7. The Type of Ground Truth Used
The ground truth used was measurements obtained from established, high-accuracy comparative devices.
- For Axial Eye Length and Anterior Chamber Depth, the Grieshaber Biometry System ("GBS"), a high-accuracy ultrasound biometry unit in immersion technique, was used as the ground truth. The TOMEY "AL-1000" A-scan device was also mentioned as a comparative device in the broader first-stage testing.
- For Corneal Radii, the ALCON "Ocuscan" keratometer was used as the ground truth.

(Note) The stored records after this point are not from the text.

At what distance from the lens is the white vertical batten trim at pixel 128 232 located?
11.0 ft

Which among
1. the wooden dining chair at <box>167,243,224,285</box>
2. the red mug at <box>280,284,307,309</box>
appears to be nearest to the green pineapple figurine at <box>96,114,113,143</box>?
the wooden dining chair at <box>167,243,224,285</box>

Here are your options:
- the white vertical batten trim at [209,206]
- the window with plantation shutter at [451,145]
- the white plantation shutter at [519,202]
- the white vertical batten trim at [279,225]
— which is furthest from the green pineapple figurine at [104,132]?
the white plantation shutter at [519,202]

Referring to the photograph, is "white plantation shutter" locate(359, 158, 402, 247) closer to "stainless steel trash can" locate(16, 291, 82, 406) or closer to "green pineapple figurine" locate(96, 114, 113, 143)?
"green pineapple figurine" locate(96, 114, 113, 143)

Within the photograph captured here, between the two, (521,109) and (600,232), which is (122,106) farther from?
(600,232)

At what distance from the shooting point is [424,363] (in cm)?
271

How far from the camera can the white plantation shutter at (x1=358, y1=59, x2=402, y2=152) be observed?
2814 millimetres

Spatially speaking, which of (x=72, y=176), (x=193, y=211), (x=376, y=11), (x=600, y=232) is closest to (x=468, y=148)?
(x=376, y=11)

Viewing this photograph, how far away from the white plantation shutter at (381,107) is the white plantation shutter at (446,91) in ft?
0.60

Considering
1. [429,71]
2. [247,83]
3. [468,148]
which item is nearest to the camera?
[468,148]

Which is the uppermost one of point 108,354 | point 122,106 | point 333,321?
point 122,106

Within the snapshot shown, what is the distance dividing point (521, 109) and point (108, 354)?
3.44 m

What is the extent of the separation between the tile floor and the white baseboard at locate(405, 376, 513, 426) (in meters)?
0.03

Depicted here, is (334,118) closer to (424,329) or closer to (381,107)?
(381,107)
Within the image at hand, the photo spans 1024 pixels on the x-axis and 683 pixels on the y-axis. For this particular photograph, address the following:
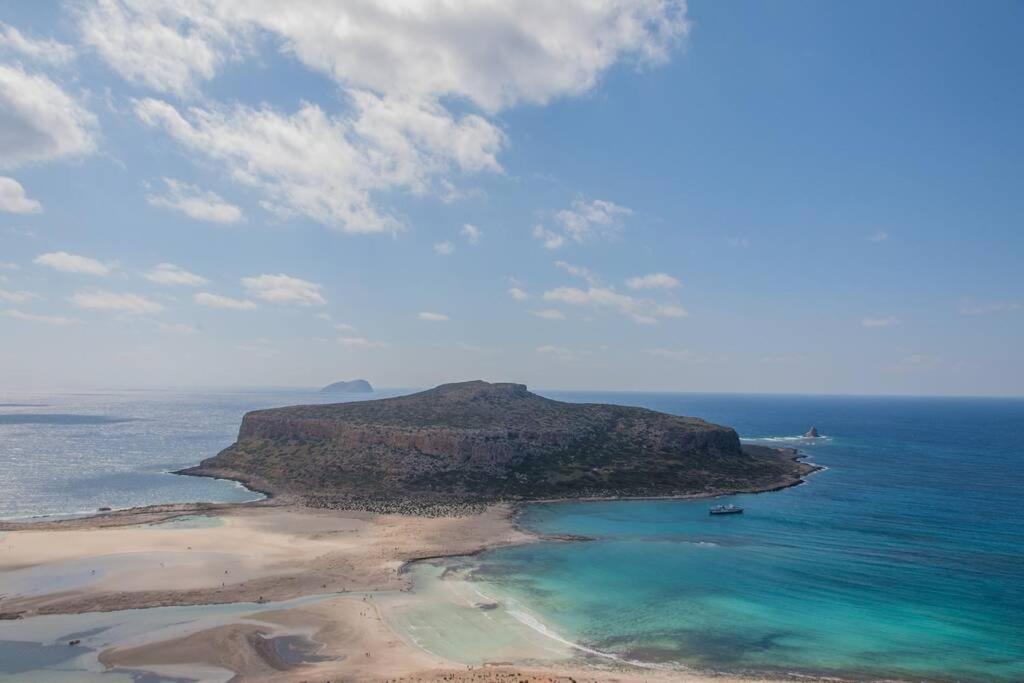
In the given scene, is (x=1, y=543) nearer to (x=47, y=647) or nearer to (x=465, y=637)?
(x=47, y=647)

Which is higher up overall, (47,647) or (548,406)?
(548,406)

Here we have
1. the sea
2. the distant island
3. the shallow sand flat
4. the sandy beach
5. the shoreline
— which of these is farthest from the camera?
the distant island

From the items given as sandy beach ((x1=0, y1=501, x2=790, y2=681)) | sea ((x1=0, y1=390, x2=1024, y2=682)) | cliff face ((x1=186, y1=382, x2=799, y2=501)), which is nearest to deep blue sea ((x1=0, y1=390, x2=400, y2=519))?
sea ((x1=0, y1=390, x2=1024, y2=682))

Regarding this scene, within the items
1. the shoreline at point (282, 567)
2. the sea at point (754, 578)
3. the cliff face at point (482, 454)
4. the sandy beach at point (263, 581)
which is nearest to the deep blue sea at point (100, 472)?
the sea at point (754, 578)

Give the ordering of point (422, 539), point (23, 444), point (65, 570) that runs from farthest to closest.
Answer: point (23, 444), point (422, 539), point (65, 570)

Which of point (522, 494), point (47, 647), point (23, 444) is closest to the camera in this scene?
point (47, 647)

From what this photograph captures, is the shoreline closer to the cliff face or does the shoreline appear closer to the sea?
the sea

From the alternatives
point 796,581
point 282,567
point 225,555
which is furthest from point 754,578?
point 225,555

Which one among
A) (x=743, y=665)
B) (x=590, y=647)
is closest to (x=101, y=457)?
(x=590, y=647)
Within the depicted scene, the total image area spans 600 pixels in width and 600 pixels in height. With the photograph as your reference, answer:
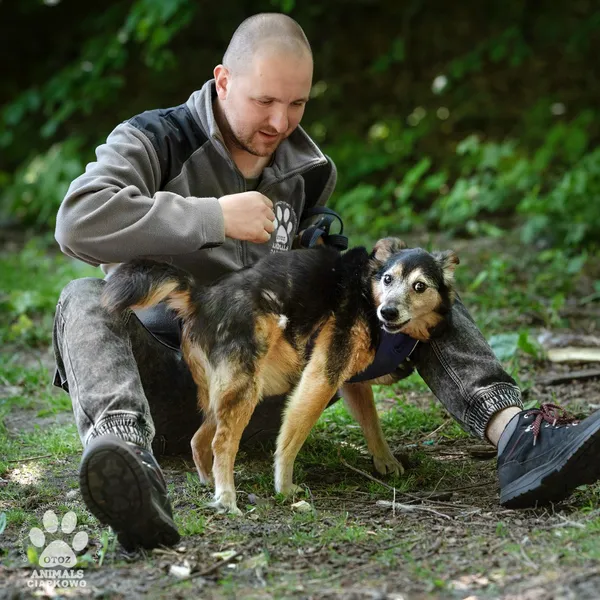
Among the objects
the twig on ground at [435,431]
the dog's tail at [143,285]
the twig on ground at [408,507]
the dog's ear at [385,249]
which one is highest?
the dog's tail at [143,285]

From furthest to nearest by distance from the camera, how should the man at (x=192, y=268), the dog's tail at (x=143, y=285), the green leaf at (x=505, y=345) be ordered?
the green leaf at (x=505, y=345), the dog's tail at (x=143, y=285), the man at (x=192, y=268)

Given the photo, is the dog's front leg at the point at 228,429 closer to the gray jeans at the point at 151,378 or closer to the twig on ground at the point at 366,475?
the gray jeans at the point at 151,378

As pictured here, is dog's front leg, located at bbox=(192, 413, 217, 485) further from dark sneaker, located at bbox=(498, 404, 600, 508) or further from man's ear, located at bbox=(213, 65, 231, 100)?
man's ear, located at bbox=(213, 65, 231, 100)

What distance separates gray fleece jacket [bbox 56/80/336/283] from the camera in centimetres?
321

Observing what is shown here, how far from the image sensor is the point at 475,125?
33.4 ft

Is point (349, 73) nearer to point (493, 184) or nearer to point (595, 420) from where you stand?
point (493, 184)

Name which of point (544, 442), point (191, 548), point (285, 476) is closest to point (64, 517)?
point (191, 548)

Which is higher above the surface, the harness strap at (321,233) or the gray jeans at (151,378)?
the harness strap at (321,233)

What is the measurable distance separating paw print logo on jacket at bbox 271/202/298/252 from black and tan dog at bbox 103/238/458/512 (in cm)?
33

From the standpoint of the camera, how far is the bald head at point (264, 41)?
11.8 feet

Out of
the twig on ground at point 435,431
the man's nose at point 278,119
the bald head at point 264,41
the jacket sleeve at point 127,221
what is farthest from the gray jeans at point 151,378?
the bald head at point 264,41

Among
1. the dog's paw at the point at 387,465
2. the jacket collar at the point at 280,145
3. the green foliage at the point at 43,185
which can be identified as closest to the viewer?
the jacket collar at the point at 280,145

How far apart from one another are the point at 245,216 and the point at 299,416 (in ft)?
3.03

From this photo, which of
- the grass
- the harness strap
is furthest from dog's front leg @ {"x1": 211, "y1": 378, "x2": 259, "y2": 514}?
the harness strap
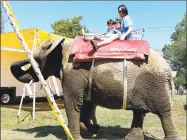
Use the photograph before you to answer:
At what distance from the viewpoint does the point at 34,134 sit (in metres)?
→ 8.33

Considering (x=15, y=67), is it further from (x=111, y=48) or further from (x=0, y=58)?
(x=0, y=58)

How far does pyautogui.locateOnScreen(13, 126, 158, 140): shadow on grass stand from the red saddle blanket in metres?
2.14

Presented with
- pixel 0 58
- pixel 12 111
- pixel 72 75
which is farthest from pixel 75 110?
pixel 0 58

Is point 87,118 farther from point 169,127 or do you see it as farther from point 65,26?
point 65,26

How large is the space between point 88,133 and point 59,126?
129 cm

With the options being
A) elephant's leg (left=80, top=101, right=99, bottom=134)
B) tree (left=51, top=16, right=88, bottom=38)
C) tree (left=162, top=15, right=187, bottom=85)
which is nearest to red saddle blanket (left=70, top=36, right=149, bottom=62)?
elephant's leg (left=80, top=101, right=99, bottom=134)

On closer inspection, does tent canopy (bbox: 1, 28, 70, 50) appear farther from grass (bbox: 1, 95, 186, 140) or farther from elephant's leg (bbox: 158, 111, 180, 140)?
elephant's leg (bbox: 158, 111, 180, 140)

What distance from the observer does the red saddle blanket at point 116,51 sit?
22.0 ft

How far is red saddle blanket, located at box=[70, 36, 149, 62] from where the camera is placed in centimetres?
670

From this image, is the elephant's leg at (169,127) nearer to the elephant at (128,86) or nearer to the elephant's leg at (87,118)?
the elephant at (128,86)

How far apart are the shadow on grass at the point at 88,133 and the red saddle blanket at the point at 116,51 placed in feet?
7.01

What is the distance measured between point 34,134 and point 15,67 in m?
1.65

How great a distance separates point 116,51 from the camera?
677 centimetres

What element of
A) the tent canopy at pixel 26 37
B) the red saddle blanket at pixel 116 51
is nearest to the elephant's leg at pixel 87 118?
the red saddle blanket at pixel 116 51
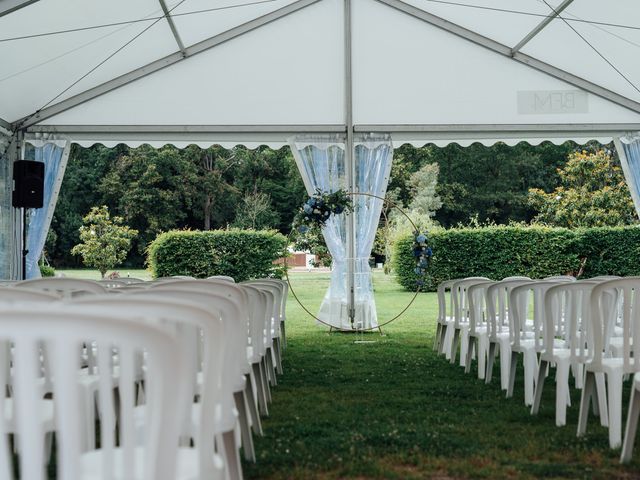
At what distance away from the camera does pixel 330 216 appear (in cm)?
966

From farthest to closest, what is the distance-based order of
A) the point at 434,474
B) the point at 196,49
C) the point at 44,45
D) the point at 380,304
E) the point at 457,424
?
1. the point at 380,304
2. the point at 196,49
3. the point at 44,45
4. the point at 457,424
5. the point at 434,474

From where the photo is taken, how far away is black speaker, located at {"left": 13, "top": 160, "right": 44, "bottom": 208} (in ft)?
28.7

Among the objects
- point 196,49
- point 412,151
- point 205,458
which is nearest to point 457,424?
point 205,458

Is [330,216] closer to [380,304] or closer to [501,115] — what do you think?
[501,115]

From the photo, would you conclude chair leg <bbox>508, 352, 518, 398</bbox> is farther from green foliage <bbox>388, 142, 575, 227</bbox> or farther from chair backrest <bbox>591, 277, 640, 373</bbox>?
green foliage <bbox>388, 142, 575, 227</bbox>

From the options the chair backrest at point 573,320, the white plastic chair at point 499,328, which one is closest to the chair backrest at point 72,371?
the chair backrest at point 573,320

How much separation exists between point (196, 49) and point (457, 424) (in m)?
6.34

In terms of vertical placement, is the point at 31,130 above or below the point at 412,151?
below

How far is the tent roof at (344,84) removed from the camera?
30.1ft

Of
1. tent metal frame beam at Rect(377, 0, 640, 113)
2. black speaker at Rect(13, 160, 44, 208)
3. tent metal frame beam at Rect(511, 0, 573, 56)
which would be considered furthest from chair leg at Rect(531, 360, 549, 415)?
black speaker at Rect(13, 160, 44, 208)

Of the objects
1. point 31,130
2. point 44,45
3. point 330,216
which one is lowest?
point 330,216

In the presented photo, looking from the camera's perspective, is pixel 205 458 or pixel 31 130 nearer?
pixel 205 458

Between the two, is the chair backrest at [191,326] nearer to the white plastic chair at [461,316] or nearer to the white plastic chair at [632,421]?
the white plastic chair at [632,421]

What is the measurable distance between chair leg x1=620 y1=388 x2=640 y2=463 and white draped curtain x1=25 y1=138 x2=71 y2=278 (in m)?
7.64
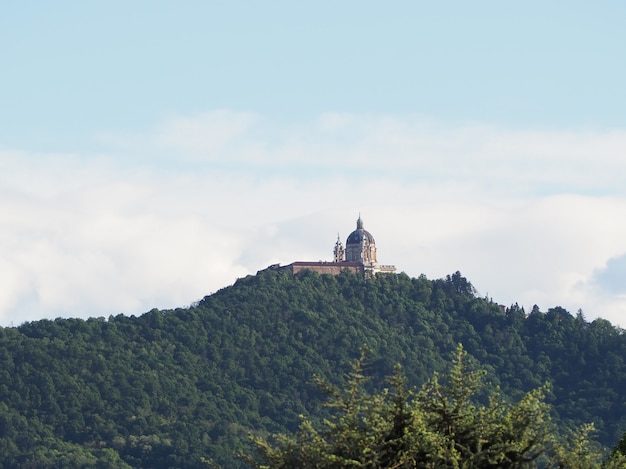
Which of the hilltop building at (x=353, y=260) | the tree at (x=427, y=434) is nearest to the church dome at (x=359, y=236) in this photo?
the hilltop building at (x=353, y=260)

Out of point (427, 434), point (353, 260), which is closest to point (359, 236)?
point (353, 260)

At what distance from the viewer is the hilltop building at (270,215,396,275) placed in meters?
154

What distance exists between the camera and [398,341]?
15500 centimetres

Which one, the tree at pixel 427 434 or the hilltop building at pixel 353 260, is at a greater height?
the hilltop building at pixel 353 260

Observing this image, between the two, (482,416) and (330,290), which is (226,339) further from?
(482,416)

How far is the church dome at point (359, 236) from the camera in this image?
15212cm

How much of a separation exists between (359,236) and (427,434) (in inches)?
4996

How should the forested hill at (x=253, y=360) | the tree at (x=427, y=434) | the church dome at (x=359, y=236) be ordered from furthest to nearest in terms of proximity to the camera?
the church dome at (x=359, y=236)
the forested hill at (x=253, y=360)
the tree at (x=427, y=434)

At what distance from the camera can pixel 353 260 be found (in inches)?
6201

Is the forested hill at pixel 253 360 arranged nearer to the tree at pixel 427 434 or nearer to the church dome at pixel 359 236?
the church dome at pixel 359 236

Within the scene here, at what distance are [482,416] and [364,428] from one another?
6.23 feet

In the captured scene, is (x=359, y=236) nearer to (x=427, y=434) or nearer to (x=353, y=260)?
(x=353, y=260)

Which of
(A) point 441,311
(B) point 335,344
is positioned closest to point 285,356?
(B) point 335,344

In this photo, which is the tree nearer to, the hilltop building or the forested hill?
the forested hill
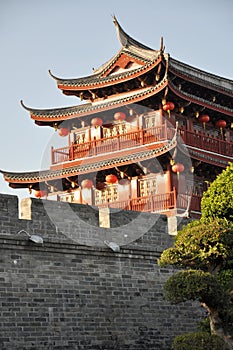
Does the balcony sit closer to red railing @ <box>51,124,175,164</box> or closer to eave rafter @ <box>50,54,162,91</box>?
red railing @ <box>51,124,175,164</box>

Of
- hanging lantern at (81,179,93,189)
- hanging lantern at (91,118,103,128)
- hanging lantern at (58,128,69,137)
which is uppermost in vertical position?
hanging lantern at (91,118,103,128)

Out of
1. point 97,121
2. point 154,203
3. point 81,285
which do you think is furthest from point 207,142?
point 81,285

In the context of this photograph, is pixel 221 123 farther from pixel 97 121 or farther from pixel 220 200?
pixel 220 200

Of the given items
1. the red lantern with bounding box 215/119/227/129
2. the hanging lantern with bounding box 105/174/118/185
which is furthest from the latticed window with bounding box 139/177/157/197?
the red lantern with bounding box 215/119/227/129

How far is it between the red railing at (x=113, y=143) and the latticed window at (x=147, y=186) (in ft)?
3.79

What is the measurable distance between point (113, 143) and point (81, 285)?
978cm

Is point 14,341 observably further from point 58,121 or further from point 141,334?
point 58,121

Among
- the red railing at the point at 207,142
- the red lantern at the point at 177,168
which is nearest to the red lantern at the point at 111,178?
the red lantern at the point at 177,168

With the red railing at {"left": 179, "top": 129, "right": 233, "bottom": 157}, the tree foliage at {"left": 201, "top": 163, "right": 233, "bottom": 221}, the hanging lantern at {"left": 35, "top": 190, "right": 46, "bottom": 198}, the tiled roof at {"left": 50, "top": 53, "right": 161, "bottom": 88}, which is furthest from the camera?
the hanging lantern at {"left": 35, "top": 190, "right": 46, "bottom": 198}

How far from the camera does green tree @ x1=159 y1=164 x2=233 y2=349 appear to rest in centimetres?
1248

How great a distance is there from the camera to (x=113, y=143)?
23984 mm

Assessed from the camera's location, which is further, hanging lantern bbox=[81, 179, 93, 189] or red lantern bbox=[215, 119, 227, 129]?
red lantern bbox=[215, 119, 227, 129]

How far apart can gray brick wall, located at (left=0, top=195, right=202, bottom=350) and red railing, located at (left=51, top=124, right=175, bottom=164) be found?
6.55 metres

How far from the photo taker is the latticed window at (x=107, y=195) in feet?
79.3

8. The Sample Size for the Training Set
The document does not explicitly state a sample size for a training set. The study describes validation and verification testing of a "prototype" with specific performance data. While the device utilizes image processing and algorithms, there's no mention of a separate set of data specifically used for machine learning model training. The development process likely involved an internal testing and calibration process, but this is not detailed as a "training set" in the submission. The "first stage testing of 678 human eyes" could be considered part of an early development or internal validation, but it's not explicitly called a training set.
9. How the Ground Truth for the Training Set Was Established
Since a "training set" is not explicitly described, the method for establishing its ground truth is also not detailed. If the 678 human eyes in the first stage testing served as an internal development/training set, it would likely have used similar comparative devices as the reported validation study.